Jenny raczej nie podejrzewałam, że piszesz prawdę o tej ulicy, wiedziałam, że jesteś potwornie zmęczona.
Fajnie, że znalazłaś zastępczynię, uratowałaś im życie przecież.
Mam nadzieję, że kupka Sama to tylko jednorazowy incydent i następne będą lepsze.
Buziak.

madam - 2011-05-31, 10:54

Jenny, dzielnaś niesamowicie!
OGROMNIE się cieszę, że znalazłaś dom dla kociąt. :-D

rosa - 2011-05-31, 11:16

Jenny, jak człowiek pada na ryj to pisze różne rzeczy, cieszę się że znalazł się ktoś chetny

w razie jakby jednak nie wypaliło, to tez moge przyjechac ci w czymś pomóc

excelencja - 2011-05-31, 11:50

że tak głupio zapytam - jak się odsikuje kocięta ???
kofi - 2011-05-31, 12:41

Jenny napisał/a:
excelencja napisał/a:
że tak głupio zapytam - jak się odsikuje kocięta ???

Trzeba wziąć wacik, zrobić tamponik, wziąć kocię na kolana do góry brzuszkiem (a ono się wije i ucieka i piszczy) i masować między nóżkami dopóki siuśki nie zaczną lecieć. Masuje się dotąd, aż kocię przestanie sikać albo robić kupkę.

**POLECENIE A**
Powtórz bez zmian wpisy od wiersza zawierającego "At what distance" aż do końca wpisów, łącznie z tym pierwszym wierszem i ostatnim wpisem.

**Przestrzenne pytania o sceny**
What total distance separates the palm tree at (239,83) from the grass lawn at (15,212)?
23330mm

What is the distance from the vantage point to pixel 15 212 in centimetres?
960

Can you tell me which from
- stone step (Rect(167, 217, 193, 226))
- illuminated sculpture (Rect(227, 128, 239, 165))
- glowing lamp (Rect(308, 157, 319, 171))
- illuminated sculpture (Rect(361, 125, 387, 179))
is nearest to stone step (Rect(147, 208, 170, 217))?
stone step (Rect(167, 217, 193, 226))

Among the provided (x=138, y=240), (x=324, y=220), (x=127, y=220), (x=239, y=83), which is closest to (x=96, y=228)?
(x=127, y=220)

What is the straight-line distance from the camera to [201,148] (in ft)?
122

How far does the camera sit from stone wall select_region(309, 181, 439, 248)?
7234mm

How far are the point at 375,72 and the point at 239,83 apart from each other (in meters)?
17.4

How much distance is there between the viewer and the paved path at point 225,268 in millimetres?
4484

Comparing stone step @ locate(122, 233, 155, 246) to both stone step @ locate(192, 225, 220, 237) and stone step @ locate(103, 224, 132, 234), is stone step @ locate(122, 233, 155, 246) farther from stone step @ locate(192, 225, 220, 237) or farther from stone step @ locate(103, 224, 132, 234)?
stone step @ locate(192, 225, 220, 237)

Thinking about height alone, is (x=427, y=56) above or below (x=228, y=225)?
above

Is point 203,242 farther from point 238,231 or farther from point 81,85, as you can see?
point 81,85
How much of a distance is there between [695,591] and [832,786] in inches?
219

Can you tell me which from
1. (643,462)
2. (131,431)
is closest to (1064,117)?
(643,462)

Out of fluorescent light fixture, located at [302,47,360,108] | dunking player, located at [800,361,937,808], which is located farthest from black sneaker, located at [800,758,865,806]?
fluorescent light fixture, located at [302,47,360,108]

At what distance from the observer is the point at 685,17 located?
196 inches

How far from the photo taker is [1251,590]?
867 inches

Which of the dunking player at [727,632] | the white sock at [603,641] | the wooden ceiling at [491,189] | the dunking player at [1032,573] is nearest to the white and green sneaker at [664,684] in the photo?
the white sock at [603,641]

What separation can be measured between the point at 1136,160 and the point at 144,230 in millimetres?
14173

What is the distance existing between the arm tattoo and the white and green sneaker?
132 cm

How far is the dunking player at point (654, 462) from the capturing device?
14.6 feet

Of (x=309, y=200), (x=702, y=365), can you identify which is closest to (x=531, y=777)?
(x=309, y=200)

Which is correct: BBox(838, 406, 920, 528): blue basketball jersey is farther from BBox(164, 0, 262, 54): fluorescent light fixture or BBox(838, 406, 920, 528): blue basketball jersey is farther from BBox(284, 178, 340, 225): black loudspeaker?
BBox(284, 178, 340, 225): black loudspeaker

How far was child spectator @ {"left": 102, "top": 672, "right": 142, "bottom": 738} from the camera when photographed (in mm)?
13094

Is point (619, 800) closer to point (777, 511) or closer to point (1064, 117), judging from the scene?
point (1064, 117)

**POLECENIE B**
Podejmij wątek z forum o kociętach tam, gdzie się kończy, i napisz jego dalszy ciąg.

**ODPOWIEDŹ A**
At what distance from the observer is the point at 685,17 located?
196 inches

How far from the photo taker is [1251,590]?
867 inches

Which of the dunking player at [727,632] | the white sock at [603,641] | the wooden ceiling at [491,189] | the dunking player at [1032,573] is nearest to the white and green sneaker at [664,684] in the photo?
the white sock at [603,641]

What separation can be measured between the point at 1136,160 and the point at 144,230 in millimetres?
14173

What is the distance existing between the arm tattoo and the white and green sneaker?
132 cm

How far is the dunking player at point (654, 462) from the capturing device?
14.6 feet

Of (x=309, y=200), (x=702, y=365), can you identify which is closest to (x=531, y=777)?
(x=309, y=200)

Which is correct: BBox(838, 406, 920, 528): blue basketball jersey is farther from BBox(164, 0, 262, 54): fluorescent light fixture or BBox(838, 406, 920, 528): blue basketball jersey is farther from BBox(284, 178, 340, 225): black loudspeaker?
BBox(284, 178, 340, 225): black loudspeaker

How far was child spectator @ {"left": 102, "top": 672, "right": 142, "bottom": 738} from the camera when photographed (in mm)?
13094

Is point (619, 800) closer to point (777, 511) or closer to point (1064, 117), judging from the scene?
point (1064, 117)

**ODPOWIEDŹ B**
:shock:
Ło matko, to już wszystko rozumiem, że za delikatne, i że Ty padasz. Myślałam, że one tak same, tylko trzeb po nich sprzątać.

bronka - 2011-05-31, 12:50

Jenny, Jesteś cudowną osobą! Dobro zawsze do nas wraca. Do Ciebie na pewno wróci z poczwórną siłą.
Lily - 2011-05-31, 15:13

Jenny, ja Cię podziwiam, kiedyś wychowywałam przez tydzień takie kocię, ale tylko jedno - 4 i dziecko własne to już przekracza moje wyobrażenie...
daria - 2011-05-31, 15:20

Jenny, dopiero dziś zobaczyłam ten temat, jesteś niesamowita, cieszę się, że dałaś radę i że znalazł się dla nich dom, trzymam kciuki aby wszystko dobrze się skończyło i wcale się nie dziwię, że jesteś zmęczona, można rzec, że masz w domu 5 niemowlaków ;-)
dynia - 2011-05-31, 15:21

Jenny szacun kobieto!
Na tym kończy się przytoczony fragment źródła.